-- Task data follows --

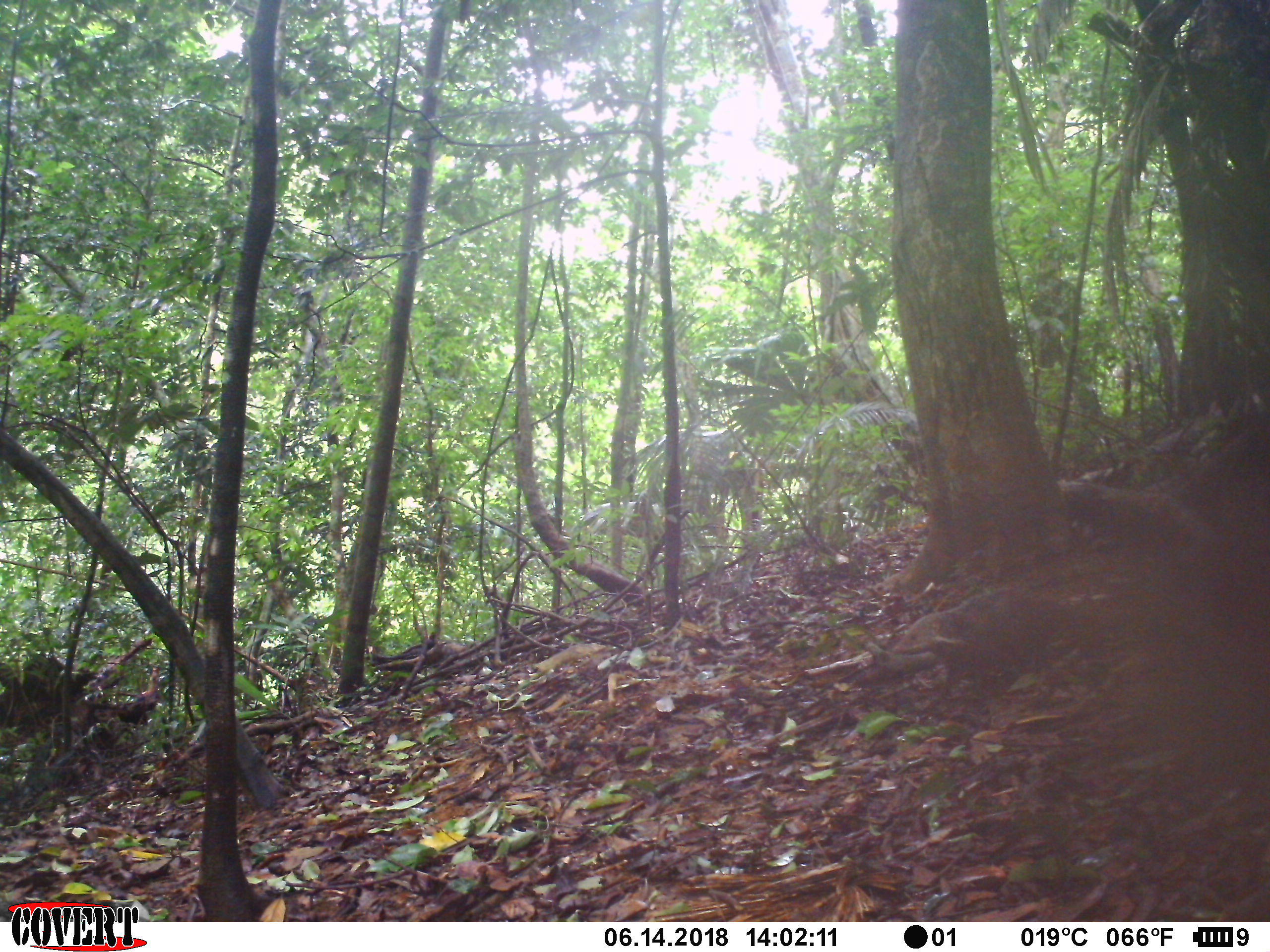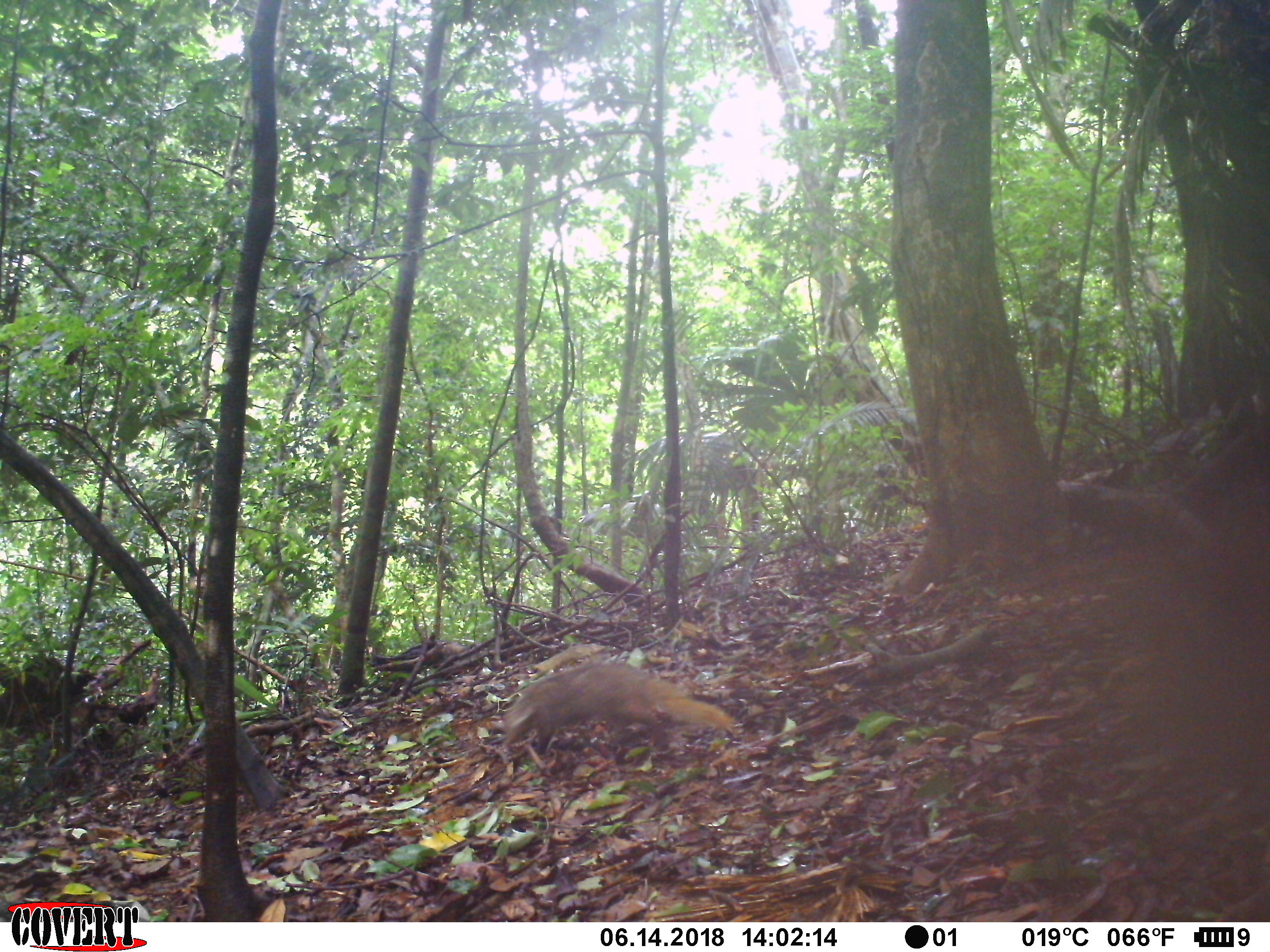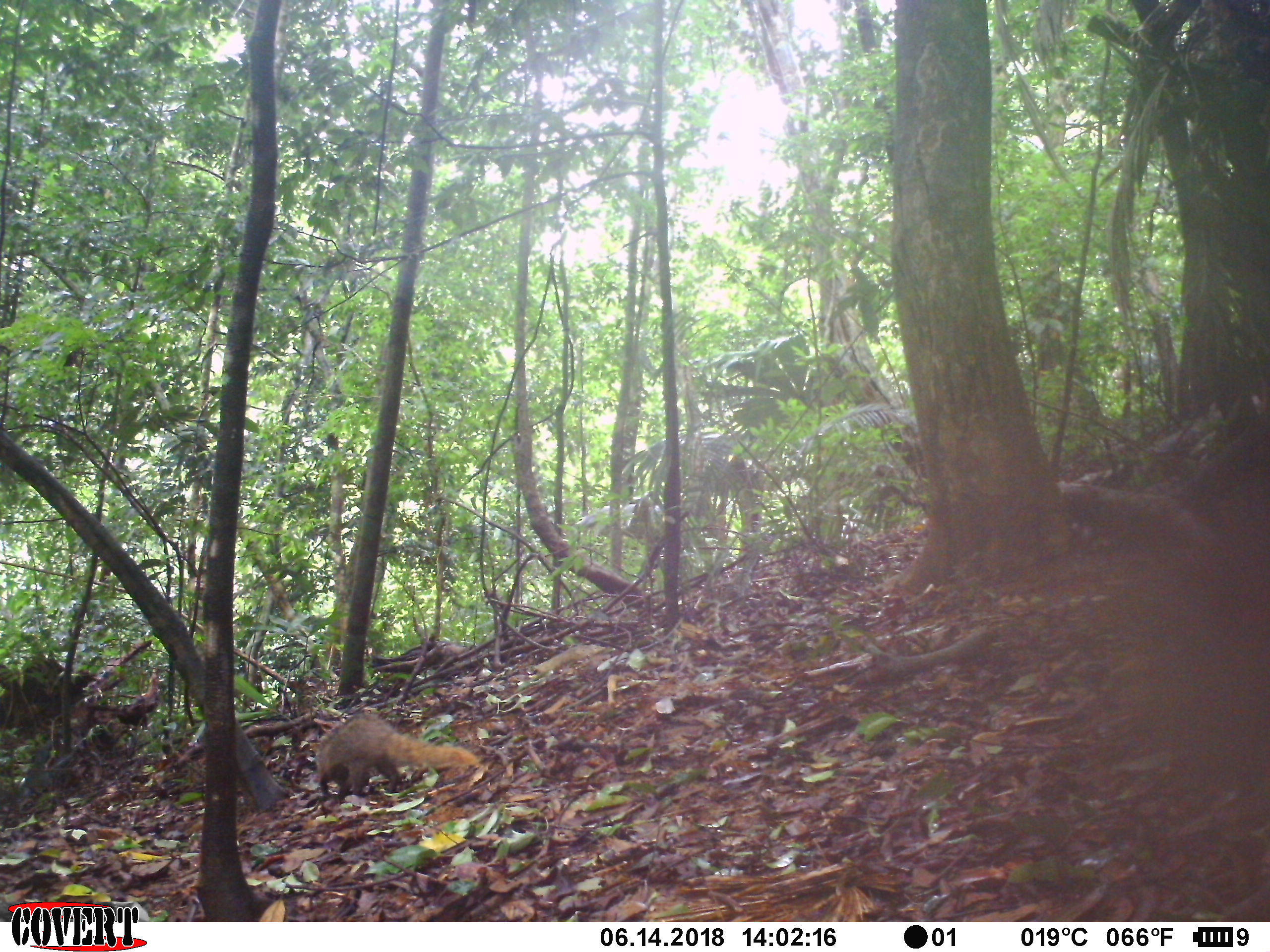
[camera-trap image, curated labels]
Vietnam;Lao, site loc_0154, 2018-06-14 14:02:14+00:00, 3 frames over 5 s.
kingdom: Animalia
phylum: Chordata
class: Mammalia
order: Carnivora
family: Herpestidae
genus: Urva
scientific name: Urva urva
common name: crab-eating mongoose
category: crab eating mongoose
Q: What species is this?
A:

-- Task data concluded --

### Required work
Give back each entry verbatim but drop its pictures.

### Task response
[camera-trap image, curated labels]
Vietnam;Lao, site loc_0154, 2018-06-14 14:02:14+00:00, 3 frames over 5 s.
kingdom: Animalia
phylum: Chordata
class: Mammalia
order: Carnivora
family: Herpestidae
genus: Urva
scientific name: Urva urva
common name: crab-eating mongoose
category: crab eating mongoose
Q: What species is this?
A:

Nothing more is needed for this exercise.